• STUDY TEXT:
Who Is Imagining Palestine? A Study of Mediation Processes of Experts’ Knowledge (Foreign Architects and Planners) and its Effects on the Creative Sovereignty of Palestinian Spatial Expertise

Author Dorota KOZACZUK
Director of thesis Professor Riccardo Bocco
Co-director of thesis
Summary of thesis

This research proposes an investigation into spatial practices of foreign architects and planners in the Palestinian Occupied Territories. I compose a theoretical framework for the future research of Architects and Planners as experts in Palestine. In critical literature on planning presented is depicting the discipline as imposition, imperialism, orientalism (Said, 1994) or even dualism (Ferguson, 1999b). I propose a different reading where on the one hand the western experts (planners, architects) understand spatiality of the Middle East as an empty site, a spatial and institutional ‘tabula rasa’. I problematique thus raised calls for the issue of cultural encounter of foreign and local experts to be analyzed and retraced. I propose for the expert knowledge travels to be seen as translation process that on one hand involves writing up of the totality of the expert knowledge into a map, image or plan. While, on the other hand, the local experts hold the possibility of creative engagement and interpretation (Barber, 2007; Derrida, 2001) using local ‘grammar’ (local institutions, tool, knowledge, actors and materials to construct spaces).

• MATERIAL SUPPLIED:

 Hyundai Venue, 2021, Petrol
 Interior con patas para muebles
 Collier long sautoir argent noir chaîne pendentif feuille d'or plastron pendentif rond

==

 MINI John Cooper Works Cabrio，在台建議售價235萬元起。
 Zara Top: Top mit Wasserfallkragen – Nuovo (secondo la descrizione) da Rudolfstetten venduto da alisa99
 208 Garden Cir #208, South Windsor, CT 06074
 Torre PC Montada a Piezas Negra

• YOUR TASK:
Take the thesis summary about foreign architects and planners in Palestine further, continuing on from its final sentence.

• TASK OUTPUT:
Foreign architects and planners in Palestine are a model case study to test the possibility of creative and active engagement by the local experts with the planning maps and architectural drawings. Palestine has been subjected to various state building processes since The Oslo Peace Process and planning is recognized as an important part of their state formation efforts. Within the neoliberal state model envisaged for the Palesinians, many planning and architectural foreign initiatives entered and existed in the territories with the intention to 'empower' the Palestinians though workshops, participatory planning, or academic training. Second Palestine in Palestine there remains relative lack of institutions, lack of instructive planning and building laws and the lack of an agreed aesthetic discourse among Palestinians. For socio-historical reasons and the nature of the Israeli – Palestinian conflict, the dispersed and fragmenting Palestinian culture, uncertain identity and weak institutions, the creative engagement with foreign expertise is inhibited.

The research proposes to conduct a Critical Discourse Analysis of images, maps, plans and planning documents produced in Palestine in the period from 1995 to today. It is intended to trace the agency and the processes of making maps, drawing and plans by various institutions and on theoretical level analyze power relations inscribed in those documents. In addition through participant observation I propose to examine the objective power relations in participatory planning and the architectural construction processes informed by the foreign expertise.